『悪の花』心震わすイ・ジュンギの神演技 愛する人のためについたウソは悪なのか?

『悪の花』心震わすイ・ジュンギの神演技

 14年間、愛してきた夫が連続殺人事件の容疑者だとしたらーー。あなたはそれを真実だと信じ、これまでの愛を全て否定するのだろうか。それとも全てを受け入れるのだろうか。

 Netflixで配信中の『悪の花』は、昨年の12月より配信開始してから、連日ランキングでTOP10入りを果たしている(※1月31日現在)。韓国では2020年にケーブルチャンネルtvNで放送され、完成度の高さにドラマ終了後も話題が止まなかった作品である。そして2021年に開催された第57回百想芸術大賞において、テレビ部門のドラマ作品賞、演出賞、脚本賞、最優秀演技賞(イ・ジュンギ)、助演賞(キム・ジフン)の5部門にノミネート。どこを取っても評価の高い秀作であることがわかる。日本で同日配信されていればより一層盛り上がりをみせたであろう点が悔やまれるが、だからこそ今からでも観てほしいドラマとして紹介したい。

 『空港に行く道』(2016年)、『マザー〜無性の愛〜』(2018年)、『自白』(2019年)などを手掛けてきたキム・チョルギュ監督が、本作で第57回百想芸術大賞演出賞を受賞。脚本は本作が初のミニシリーズとなったユ・ジョンヒだ。緊張感を切れさせないサスペンスと純愛ロマンスの調和が絶妙でテンポもいい。一番身近にいた人が別の人間だったら......という設定自体は真新しいものではないが、甘いだけではないロマンスパートは作品の奥ゆきを深め、考察しても次々と新たな事件が起きて予測不可能な方向に転がるストーリーに息を呑む。
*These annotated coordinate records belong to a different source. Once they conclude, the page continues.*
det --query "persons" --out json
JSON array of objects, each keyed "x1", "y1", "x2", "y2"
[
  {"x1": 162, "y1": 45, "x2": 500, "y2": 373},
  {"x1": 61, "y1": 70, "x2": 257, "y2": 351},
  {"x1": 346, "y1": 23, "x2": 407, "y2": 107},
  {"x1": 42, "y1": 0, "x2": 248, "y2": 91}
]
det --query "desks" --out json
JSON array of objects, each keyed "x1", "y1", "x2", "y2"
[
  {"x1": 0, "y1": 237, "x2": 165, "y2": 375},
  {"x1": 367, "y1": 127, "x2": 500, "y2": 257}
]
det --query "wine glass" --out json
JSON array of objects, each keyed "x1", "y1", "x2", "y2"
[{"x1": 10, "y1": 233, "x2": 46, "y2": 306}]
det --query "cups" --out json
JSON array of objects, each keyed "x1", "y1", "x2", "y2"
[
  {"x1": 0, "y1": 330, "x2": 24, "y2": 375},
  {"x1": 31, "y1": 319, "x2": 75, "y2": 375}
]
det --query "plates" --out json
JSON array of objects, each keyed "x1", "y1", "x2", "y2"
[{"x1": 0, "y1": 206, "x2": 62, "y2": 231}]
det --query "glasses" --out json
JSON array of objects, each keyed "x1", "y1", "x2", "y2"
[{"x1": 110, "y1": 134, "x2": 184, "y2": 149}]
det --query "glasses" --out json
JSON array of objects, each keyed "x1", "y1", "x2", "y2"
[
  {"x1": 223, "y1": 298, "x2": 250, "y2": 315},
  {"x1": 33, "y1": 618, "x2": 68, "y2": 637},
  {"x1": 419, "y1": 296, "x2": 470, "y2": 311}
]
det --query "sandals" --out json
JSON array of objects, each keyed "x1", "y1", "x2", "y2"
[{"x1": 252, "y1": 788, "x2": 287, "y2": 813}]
観始めたら最後まで止まらないのがランキングに入り続けている理由のひとつだろう。

 主人公の金属工芸作家ペク・ヒソン(イ・ジュンギ)は妻で刑事のチャ・ジウォン(ムン・チェウォン)とかわいい娘ペク・ウナ(チョン・ソヨン)の3人で平凡ながらも幸せに過ごしていた。だがヒソンは名前を変え、素性を隠して生きていたのだ。ところが、ジウォンはひょんなことから知り合いの記者キム・ムジン(ソ・ヒョヌ)にヒソンを紹介し、ムジンがヒソンの工房を訪れたことで平穏な日々が崩れ始めていく......。

 自分の感情を感じることができずに笑顔や幸せな表情を真似てきたヒソンは、愛することさえも演じてきた。しかし家事や育児を完璧にこなし、妻と娘に愛情を注ぐ姿は誰が見ても良き夫だ。彼を疑いながらも信じたくなる気持ちにもさせられる二面性を巧みに演じていたのが、イ・ジュンギである。わかりやすい極端な演じ分けではなく、とても繊細な感情表現は、視聴者の間で“神演技”と賞賛の声が多く聞かれた。ドラマの要となるイ・ジュンギが創り上げた、ペク・ヒソンというキャラクターに圧倒されること間違いなしだ。